The Reilly Band, the Christian symphonic-rock group from Philadelphia who gave a concert at Metro Life on Saturday, is helping to lead worship. Two awesome violinists, a married couple, add such a new dimension to familiar worship songs. After the singing time, Thad and I head to the Sunday School rooms, since it is our month to help out. Then home for lunch and nap time. I still haven’t finished my quarterly grade reports for the English class I teach at our home school co-op, so I frantically try to finish these up. In the late afternoon, Julia, who has been sick with a sore throat and fever, asks me to take her to CentraCare. We arrive 15 minutes before closing and after a perfunctory exam (and no tests), the doctor diagnoses her with H1N1 and prescribes Tamiflu. By the time we get home with the prescription and eat a quick dinner, I’m starting to feel sick myself and I go straight to bed — without finishing up checking the kids’ homework and making sure their backpacks are ready for classes on Monday morning.

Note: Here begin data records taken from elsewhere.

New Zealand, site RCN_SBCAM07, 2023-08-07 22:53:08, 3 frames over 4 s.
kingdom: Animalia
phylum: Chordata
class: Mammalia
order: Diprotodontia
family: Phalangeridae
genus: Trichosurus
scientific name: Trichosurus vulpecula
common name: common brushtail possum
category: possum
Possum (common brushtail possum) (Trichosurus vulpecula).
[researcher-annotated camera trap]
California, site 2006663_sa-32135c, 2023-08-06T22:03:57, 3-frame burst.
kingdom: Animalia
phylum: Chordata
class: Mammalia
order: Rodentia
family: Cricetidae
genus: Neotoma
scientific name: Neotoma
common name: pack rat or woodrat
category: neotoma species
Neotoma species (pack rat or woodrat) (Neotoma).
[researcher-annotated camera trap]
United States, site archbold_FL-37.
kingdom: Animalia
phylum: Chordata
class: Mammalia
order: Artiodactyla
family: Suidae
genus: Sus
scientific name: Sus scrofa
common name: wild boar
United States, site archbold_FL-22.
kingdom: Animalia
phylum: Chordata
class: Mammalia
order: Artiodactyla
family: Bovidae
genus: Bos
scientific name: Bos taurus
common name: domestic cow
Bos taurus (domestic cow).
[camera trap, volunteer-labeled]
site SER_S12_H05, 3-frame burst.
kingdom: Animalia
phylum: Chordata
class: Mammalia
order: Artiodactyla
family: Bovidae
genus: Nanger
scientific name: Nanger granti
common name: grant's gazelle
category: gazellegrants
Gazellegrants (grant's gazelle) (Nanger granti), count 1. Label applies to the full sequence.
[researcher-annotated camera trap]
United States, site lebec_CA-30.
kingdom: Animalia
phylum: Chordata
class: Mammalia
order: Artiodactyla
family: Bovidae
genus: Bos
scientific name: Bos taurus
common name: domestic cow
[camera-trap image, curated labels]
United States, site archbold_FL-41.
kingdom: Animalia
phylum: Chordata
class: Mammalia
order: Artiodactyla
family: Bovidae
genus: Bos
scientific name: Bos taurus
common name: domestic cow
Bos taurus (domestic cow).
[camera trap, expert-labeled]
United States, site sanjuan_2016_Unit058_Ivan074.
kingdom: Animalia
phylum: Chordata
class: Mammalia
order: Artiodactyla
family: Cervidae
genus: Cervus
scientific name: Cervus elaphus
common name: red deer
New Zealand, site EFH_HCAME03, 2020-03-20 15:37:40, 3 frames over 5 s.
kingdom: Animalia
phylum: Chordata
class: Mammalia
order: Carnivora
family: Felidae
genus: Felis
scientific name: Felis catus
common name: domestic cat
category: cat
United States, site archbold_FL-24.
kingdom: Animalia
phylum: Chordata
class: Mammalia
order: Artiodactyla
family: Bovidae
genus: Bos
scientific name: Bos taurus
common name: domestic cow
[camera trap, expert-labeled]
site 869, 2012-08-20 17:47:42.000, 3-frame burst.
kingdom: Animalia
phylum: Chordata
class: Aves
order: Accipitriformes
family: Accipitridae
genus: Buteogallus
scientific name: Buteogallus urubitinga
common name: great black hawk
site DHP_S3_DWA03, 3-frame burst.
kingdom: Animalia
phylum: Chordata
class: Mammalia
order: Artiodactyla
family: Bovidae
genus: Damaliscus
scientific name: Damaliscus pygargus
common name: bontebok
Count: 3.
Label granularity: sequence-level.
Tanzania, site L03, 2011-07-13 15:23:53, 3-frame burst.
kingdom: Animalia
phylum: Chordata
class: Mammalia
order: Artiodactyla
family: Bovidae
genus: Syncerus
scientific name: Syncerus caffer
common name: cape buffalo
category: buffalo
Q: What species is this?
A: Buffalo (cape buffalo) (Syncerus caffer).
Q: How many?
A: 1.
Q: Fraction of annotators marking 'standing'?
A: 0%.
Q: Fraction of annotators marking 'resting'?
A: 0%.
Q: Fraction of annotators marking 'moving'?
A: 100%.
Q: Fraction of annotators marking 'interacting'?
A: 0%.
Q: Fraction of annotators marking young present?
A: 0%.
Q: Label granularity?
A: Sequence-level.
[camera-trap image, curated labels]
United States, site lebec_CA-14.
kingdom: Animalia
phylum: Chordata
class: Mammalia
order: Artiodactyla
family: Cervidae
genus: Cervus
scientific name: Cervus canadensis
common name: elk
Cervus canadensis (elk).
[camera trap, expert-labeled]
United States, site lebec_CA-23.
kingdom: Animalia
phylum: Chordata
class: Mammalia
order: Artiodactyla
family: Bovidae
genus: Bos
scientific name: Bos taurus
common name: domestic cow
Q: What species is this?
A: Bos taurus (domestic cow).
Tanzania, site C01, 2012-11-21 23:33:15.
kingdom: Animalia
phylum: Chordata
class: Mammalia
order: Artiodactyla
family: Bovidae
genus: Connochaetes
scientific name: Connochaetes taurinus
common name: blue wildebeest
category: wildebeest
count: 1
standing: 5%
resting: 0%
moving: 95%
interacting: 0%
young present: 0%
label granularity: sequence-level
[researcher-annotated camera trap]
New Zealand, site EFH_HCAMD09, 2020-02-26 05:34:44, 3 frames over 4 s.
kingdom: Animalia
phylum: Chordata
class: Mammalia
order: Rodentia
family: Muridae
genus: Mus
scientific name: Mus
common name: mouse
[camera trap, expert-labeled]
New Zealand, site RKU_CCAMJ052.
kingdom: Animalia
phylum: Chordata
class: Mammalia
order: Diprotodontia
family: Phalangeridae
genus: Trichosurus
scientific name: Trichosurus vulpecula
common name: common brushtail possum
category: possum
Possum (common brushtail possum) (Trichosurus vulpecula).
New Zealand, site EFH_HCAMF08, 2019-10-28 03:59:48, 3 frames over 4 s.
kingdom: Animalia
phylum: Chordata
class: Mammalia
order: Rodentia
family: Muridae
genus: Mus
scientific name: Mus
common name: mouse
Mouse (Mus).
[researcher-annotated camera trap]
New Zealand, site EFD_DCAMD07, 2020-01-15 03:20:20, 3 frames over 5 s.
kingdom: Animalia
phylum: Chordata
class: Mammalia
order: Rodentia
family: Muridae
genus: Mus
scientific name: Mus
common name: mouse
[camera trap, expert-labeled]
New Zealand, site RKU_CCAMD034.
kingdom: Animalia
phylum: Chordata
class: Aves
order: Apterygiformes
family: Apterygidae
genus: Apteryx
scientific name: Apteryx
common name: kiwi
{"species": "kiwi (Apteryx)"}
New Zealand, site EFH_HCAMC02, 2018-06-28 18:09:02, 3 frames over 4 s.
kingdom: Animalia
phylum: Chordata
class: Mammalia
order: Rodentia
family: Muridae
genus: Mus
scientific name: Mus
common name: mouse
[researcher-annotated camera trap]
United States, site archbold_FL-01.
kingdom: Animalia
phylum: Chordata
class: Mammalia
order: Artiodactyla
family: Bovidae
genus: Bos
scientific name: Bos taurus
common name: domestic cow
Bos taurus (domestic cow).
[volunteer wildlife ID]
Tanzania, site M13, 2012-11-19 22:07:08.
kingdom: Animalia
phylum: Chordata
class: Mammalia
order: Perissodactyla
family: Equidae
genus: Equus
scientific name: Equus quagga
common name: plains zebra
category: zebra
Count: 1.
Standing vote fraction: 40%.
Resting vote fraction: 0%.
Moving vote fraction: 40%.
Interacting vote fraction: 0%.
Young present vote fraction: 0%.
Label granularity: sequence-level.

Today started very early — because just after midnight Ben woke up vomiting. We cleaned up the floors, made a little bed for him on our floor, and attempted to finish out a night of sleep. Fortunately, he didn’t have any more trouble. By the time I finally “came to” in the morning, I decided to stay home from co-op classes with the five younger kids and not risk infecting anyone. But I had less than an hour to get their completed homework ready to send in with Lydia, print out the new homework packets for my own class, and find a DVD to send in for my class to watch in my absence. Later in the morning, I read four chapters of Captive in Kangaroo Springs by Robert Elmer (the second book of his Adventures Down Under series about Australia in the 1800’s) and a chapter from A Bear Called Paddington by Michael Bond. After lunch, I helped the younger girls clean their bedroom while the boys did their own. Julia still felt horrible, so Thad asked me to take her into our family doctor’s office. I dropped her off at 3 PM, and he met her there since she didn’t want to be alone. This doctor diagnosed her with strep throat, took her off Tamiflu, and put her on antibiotics. Let’s hope this works! For dinner, I fixed “fake steaks” (On-Cor salisbury steaks — cheap and not too high in fat), baked potatoes, and fresh green beans. My daughter Mary stopped by to give me a belated birthday present (a book of hymn histories with a CD) and I gave her a card and present for her husband Ryan, whose birthday in Wednesday. Then my real work began. It usually takes me at least two hours every Monday evening to sort through all of the kids’ homework, put the old stuff in archive notebooks, label the new stuff with names and due dates and put them in their “current week” notebooks, etc.
Tomorrow, we’ve got to start hustling on getting the week’s school assignments done. It looks like a heavy week for some of them! In the evening, I’m supposed to go to the YMCA for the first team meeting for Get Fit. I signed up for this 15 week program, sponsored by Channel 6 and the local YMCAs, to help lose weight and get in shape through diet and exercise. Our team (just one of at least 10 at our local Y and who knows how many in Orlando) will meet once per week, and we’re supposed to work out on our own three times per week. And we’re supposed to really watch what we eat. OK, so I have about 70 pounds to lose (eventually) and my body fat is a whopping 43%, but I’ll be happy to lose even 20 by the time this is over. (Even that will be a miracle.) My big thought about tomorrow, though, is that it’s the one year anniversary of the day when my dad was hit by a motorcycle and airlifted to the Shock Trauma hospital in Baltimore. I am SO THANKFUL to report that one year later, he seems to have made a complete recovery. At age 73, he still works full-time in a high level computer job, plus works weekends as a security guard. There is no stopping that man! I sure do love my Dad!